Tuesday, October 4, 2011

Boundaries and Subsets

This last week weve touched alot on about family dynamics, structures, systems and boundaries. There were many things I learnt and that stood out to me. 1st about how in our family systems we have subsets and how they relate and affect the family as a whole. I thought alot about my own family and how inasmuch as we are together we are greatly divided when it comes to the subsets hat exists. I feel it causes rifts within our family as a result of a lack of understanding and really working together as a family and relying on each individually. I loved the demostration Bro. Williams gave to us as she showed how he would work with a family. In regards to a problem in the family, instead of giving things for the mother to do for the daugher, who were closer and more involved than the father, he purposely recognizing the subset that existed gave the father things to do to help and assist the daughter. His intent being to diffuse the subset taht existed to change the behavior or lack of unity within the family. I also loved talking about boundaries. Boundaries is something that is very disfunctional within my own family. I feel we do not have much of any sort of clear boundaries.

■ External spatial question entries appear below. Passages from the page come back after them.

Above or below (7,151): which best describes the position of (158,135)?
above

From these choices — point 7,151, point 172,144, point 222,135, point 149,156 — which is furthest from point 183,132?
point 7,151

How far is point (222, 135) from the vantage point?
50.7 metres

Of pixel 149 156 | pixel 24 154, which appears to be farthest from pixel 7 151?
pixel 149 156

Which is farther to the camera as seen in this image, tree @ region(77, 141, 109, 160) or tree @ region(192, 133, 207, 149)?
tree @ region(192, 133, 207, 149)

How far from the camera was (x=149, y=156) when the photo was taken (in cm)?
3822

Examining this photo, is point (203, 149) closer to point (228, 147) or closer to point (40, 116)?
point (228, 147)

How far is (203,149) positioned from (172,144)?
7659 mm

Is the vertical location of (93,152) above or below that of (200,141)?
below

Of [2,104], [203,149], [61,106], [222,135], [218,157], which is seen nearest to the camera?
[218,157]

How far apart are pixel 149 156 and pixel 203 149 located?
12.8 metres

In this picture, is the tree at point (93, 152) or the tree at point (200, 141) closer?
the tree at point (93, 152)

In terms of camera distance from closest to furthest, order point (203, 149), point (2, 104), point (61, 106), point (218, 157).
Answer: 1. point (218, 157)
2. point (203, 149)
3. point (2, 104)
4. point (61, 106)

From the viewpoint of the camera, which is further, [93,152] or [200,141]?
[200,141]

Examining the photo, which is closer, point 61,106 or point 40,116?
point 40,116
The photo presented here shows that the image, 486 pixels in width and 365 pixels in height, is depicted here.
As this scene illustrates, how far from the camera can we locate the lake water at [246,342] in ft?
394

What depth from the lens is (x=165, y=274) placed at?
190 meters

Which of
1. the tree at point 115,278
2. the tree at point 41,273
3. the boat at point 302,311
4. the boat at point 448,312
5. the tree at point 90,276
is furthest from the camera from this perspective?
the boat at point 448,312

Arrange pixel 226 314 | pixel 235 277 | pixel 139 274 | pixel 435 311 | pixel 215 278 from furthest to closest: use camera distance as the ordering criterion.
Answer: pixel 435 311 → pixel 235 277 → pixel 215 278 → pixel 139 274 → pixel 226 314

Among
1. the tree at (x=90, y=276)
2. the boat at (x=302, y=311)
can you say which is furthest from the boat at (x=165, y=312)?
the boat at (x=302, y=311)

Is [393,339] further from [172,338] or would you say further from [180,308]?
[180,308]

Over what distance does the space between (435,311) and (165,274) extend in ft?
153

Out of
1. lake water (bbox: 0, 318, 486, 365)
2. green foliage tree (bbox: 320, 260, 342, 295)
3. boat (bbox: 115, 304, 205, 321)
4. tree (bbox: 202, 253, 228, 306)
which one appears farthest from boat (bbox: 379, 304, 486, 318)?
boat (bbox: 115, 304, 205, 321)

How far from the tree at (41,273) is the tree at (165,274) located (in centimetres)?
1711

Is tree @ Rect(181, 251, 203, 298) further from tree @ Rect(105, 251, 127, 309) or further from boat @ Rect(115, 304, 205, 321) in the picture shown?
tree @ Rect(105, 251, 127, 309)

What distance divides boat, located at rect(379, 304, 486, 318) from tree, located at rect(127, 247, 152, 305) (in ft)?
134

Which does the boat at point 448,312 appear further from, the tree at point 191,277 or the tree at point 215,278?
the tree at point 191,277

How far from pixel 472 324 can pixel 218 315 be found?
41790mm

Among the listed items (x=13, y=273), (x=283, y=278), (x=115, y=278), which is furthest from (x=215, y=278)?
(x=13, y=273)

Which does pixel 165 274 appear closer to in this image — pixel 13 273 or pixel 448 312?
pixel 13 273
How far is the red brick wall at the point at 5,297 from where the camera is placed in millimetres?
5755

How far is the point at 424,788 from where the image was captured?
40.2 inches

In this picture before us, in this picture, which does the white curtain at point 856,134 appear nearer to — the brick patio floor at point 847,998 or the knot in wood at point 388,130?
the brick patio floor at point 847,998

They are more a mixture of rigid and defuse than anything and it really effects the unity within our family and our personal relationships with eachother.  I feel I learned alot about how to set clearer boundaries that foster respect and trust for eachother that allows you to be free but at the same time a support and a guide to that other person within your family. I know as I try to be an example of proper boundaries I can help to encourage my family to implement clearer boundaries not only within our family but within their own families as well.